**Entries taken from a collection:**

---*---

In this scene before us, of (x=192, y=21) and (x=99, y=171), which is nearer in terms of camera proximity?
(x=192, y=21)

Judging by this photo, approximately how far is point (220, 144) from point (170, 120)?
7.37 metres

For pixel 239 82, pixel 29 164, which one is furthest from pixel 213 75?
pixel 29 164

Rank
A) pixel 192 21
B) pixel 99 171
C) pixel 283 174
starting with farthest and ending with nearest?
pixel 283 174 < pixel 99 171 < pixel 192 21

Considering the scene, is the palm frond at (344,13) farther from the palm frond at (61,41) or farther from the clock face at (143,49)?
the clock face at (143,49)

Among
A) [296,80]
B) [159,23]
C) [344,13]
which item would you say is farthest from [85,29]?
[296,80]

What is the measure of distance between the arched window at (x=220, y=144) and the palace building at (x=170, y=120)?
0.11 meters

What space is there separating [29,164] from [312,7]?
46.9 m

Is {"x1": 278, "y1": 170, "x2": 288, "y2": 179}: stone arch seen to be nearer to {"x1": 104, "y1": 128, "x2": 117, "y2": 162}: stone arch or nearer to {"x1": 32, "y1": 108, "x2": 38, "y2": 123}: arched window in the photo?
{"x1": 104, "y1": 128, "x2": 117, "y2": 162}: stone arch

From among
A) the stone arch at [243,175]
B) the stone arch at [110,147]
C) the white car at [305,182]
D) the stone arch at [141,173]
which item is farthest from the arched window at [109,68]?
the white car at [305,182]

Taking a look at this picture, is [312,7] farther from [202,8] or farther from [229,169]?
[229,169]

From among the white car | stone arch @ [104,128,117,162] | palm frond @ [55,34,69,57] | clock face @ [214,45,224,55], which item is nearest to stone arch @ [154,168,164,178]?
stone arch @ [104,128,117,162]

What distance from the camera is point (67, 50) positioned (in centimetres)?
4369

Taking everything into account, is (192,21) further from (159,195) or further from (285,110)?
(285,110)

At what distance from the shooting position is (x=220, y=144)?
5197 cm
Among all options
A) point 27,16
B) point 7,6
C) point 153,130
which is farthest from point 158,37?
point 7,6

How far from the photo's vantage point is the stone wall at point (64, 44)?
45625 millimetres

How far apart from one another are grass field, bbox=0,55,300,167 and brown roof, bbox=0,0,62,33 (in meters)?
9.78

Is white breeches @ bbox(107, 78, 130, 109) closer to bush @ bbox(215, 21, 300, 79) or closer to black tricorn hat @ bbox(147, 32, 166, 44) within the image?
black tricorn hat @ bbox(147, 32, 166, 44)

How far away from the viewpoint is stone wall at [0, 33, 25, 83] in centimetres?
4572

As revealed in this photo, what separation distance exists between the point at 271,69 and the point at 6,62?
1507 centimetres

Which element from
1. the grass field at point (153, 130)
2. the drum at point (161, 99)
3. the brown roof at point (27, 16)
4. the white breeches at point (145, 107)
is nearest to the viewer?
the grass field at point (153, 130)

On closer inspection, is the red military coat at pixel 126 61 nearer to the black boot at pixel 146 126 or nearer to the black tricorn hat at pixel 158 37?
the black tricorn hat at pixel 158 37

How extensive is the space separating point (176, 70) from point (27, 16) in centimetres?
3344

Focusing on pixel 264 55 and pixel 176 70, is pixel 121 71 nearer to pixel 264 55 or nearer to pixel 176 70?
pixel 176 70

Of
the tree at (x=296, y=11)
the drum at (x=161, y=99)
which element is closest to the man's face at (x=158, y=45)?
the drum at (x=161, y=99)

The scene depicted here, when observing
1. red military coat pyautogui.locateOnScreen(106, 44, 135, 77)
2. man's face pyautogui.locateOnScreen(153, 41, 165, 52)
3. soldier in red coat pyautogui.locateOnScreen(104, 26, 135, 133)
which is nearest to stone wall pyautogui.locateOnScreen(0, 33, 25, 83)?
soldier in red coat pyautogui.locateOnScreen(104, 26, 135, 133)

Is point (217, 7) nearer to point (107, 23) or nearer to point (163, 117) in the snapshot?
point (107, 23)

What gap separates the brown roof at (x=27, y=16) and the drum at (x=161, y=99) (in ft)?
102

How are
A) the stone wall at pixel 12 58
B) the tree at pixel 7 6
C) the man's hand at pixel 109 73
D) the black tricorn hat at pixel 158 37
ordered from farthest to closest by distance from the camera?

---*---

**Stated goal:** Quote all the records exactly, please, leaving none out.

**Response for this exercise:**
In this scene before us, of (x=192, y=21) and (x=99, y=171), which is nearer in terms of camera proximity?
(x=192, y=21)

Judging by this photo, approximately how far is point (220, 144) from point (170, 120)?
7.37 metres

For pixel 239 82, pixel 29 164, which one is furthest from pixel 213 75?
pixel 29 164

Rank
A) pixel 192 21
B) pixel 99 171
C) pixel 283 174
starting with farthest and ending with nearest?
pixel 283 174 < pixel 99 171 < pixel 192 21

Considering the scene, is the palm frond at (344,13) farther from the palm frond at (61,41) or farther from the clock face at (143,49)?
the clock face at (143,49)

Among
A) [296,80]
B) [159,23]
C) [344,13]
which item would you say is farthest from [85,29]?
[296,80]

What is the measure of distance between the arched window at (x=220, y=144) and the palace building at (x=170, y=120)?
0.11 meters

What space is there separating [29,164] from [312,7]?
46.9 m

Is {"x1": 278, "y1": 170, "x2": 288, "y2": 179}: stone arch seen to be nearer to {"x1": 104, "y1": 128, "x2": 117, "y2": 162}: stone arch or nearer to {"x1": 32, "y1": 108, "x2": 38, "y2": 123}: arched window in the photo?
{"x1": 104, "y1": 128, "x2": 117, "y2": 162}: stone arch

From among
A) the stone arch at [243,175]
B) the stone arch at [110,147]
C) the white car at [305,182]
D) the stone arch at [141,173]
which item is farthest from the arched window at [109,68]?
the white car at [305,182]

Taking a look at this picture, is [312,7] farther from [202,8] or farther from [229,169]?
[229,169]

From among the white car | stone arch @ [104,128,117,162] | palm frond @ [55,34,69,57] | clock face @ [214,45,224,55], which item is nearest to stone arch @ [154,168,164,178]?
stone arch @ [104,128,117,162]

What distance from the camera is point (67, 50) positioned (in centimetres)?
4369

Taking everything into account, is (192,21) further from (159,195) or further from (285,110)?
(285,110)

At what distance from the shooting position is (x=220, y=144)?
5197 cm
Among all options
A) point 27,16
B) point 7,6
C) point 153,130
which is farthest from point 158,37?
point 7,6

How far from the photo's vantage point is the stone wall at point (64, 44)?
45625 millimetres

How far apart from one another are grass field, bbox=0,55,300,167 and brown roof, bbox=0,0,62,33 (in meters)?
9.78

Is white breeches @ bbox(107, 78, 130, 109) closer to bush @ bbox(215, 21, 300, 79) or closer to black tricorn hat @ bbox(147, 32, 166, 44) within the image?
black tricorn hat @ bbox(147, 32, 166, 44)

How far away from the viewpoint is stone wall at [0, 33, 25, 83] in centimetres?
4572

As revealed in this photo, what separation distance exists between the point at 271,69 and the point at 6,62?
1507 centimetres

Which element from
1. the grass field at point (153, 130)
2. the drum at point (161, 99)
3. the brown roof at point (27, 16)
4. the white breeches at point (145, 107)
is nearest to the viewer?
the grass field at point (153, 130)

On closer inspection, is the red military coat at pixel 126 61 nearer to the black boot at pixel 146 126 or nearer to the black tricorn hat at pixel 158 37?
the black tricorn hat at pixel 158 37

How extensive is the space separating point (176, 70) from point (27, 16) in centimetres?
3344

Focusing on pixel 264 55 and pixel 176 70, is pixel 121 71 nearer to pixel 264 55 or nearer to pixel 176 70?
pixel 176 70

Of
the tree at (x=296, y=11)
the drum at (x=161, y=99)
which element is closest to the man's face at (x=158, y=45)?
the drum at (x=161, y=99)

The scene depicted here, when observing
1. red military coat pyautogui.locateOnScreen(106, 44, 135, 77)
2. man's face pyautogui.locateOnScreen(153, 41, 165, 52)
3. soldier in red coat pyautogui.locateOnScreen(104, 26, 135, 133)
which is nearest to stone wall pyautogui.locateOnScreen(0, 33, 25, 83)?
soldier in red coat pyautogui.locateOnScreen(104, 26, 135, 133)

Is point (217, 7) nearer to point (107, 23) or nearer to point (163, 117) in the snapshot?
point (107, 23)

What gap separates the brown roof at (x=27, y=16) and the drum at (x=161, y=99) (in ft)?
102

How are
A) the stone wall at pixel 12 58
B) the tree at pixel 7 6
C) the man's hand at pixel 109 73
D) the black tricorn hat at pixel 158 37
ordered from farthest to closest by distance from the camera?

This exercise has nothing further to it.